We are thinking of skill learning as depending on sequence learning in which a set of actions are chained together into a fluid, well-performed execution sequence.  In SISL, like Guitar Hero, the interface steps you through a specific sequence (repeatedly) and you become better at the sequence.  The William James idea of water carving an increasingly deeper trench captures the idea, although you have to assume deeper = better here.

That’s all well and good for skills you learn by stepping through the goal sequence and can improve by simple repetition.  But a friend recently suggested to me that in some skills, there are a lot of possible paths and some of these are inefficient meaning that practicing them won’t help much.  You’ll get better at a  bad strategy, but you’ll never become expert.  He proposed that golf is an example.  There are too many ways to swing a club to hit a ball and just hitting it repeatedly willy-nilly won’t make you a scratch golfer.

I think this is the idea behind why Ward & Ericsson talk about “deliberate practice.”  Either through external coaching or explicit learning and top-down control, you need to guide yourself through the right sequence and then you can practice it.  In addition to the right/wrong strategy, this might also reduce variance helpfully by guiding you to repeat the same sequence.
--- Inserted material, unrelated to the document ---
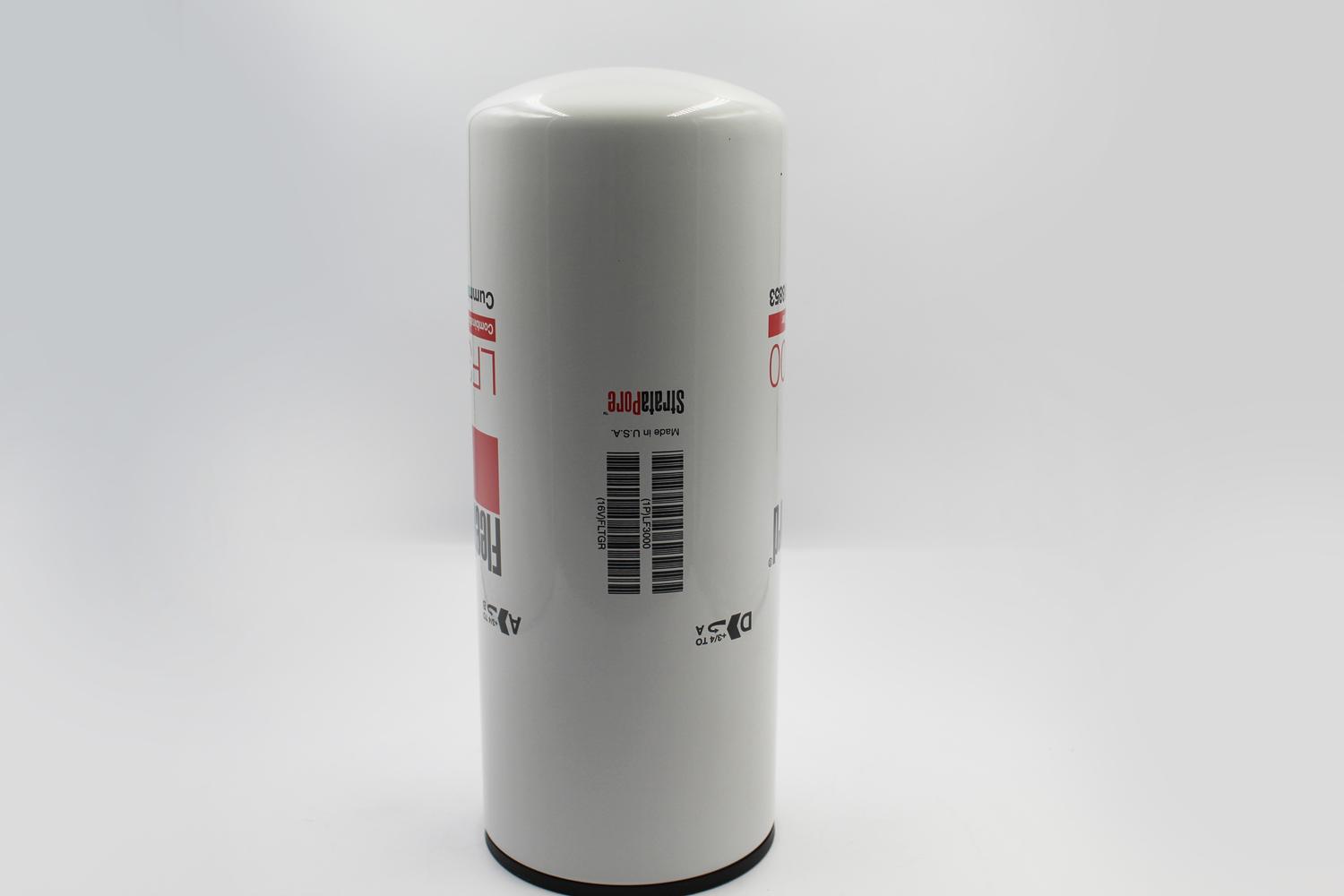 FILTRO DE ACEITE gruvermx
The “problem space” concept is a way or representing possible strategic paths from your start to your goal state.  In SISL & GH, the path is highly linear.  In a game like chess, you have up to dozens of possible moves at each state, so if you try to map out the possible paths, you get a very bushy problem space.  The degree to which you need “deliberate practice” or coaching or top-down deduction to guide your sequence learning is likely determined by how bushy the problem space is — how easy is it to find the ideal path to solution.

This may not sound very random, but wait: Starcraft 2!

Starcarft 2 is the latest version of the real-time strategy multi-player competition video game from Blizzard.  I’m currently playing it with my boys and therefore have the opportunity to subjectively observe the skill learning process.  Because it’s competitive and you play against other players, Blizzard works very hard to rate your play and try to match you up with appropriate opposition.  Since we are hoping to learn, we expect to see this reflected in increasingly difficult opponents (and increasing rating).

It is also obvious that pure willy-nilly practice does not guarantee robust learning in SC2.  There are tons of people in the lowest division (with me) with records like 500 wins, 500 losses.  One thousand games and they haven’t been promoted yet.  Why not?  Probably because it’s a fantastically complicated problem space with dozens of major strategic decisions, timing decisions, adjustment decisions.  Without some top-down control or coaching, it’s going to take roughly forever to hone the correct sequences.

Coaching?  In a video game?  Yes, and here’s where it gets really random.  SC2 is nearly a major sport in Korea, but gamers all over the world are following the Global Starcraft League Season 3 competition in which some of the best players in the world compete for about ~$175,000 in prizes.

One way they cover the prize money is that they charge to watch the replays with expert commentary at GOMtv (http://www.gomtv.net/2010gslopens3/).  Why pay to see the experts play explained?  So we can get that top-down control.  And also root for Jinro, the one non-Korean in the final field of 32 (which the American commentators seem to do).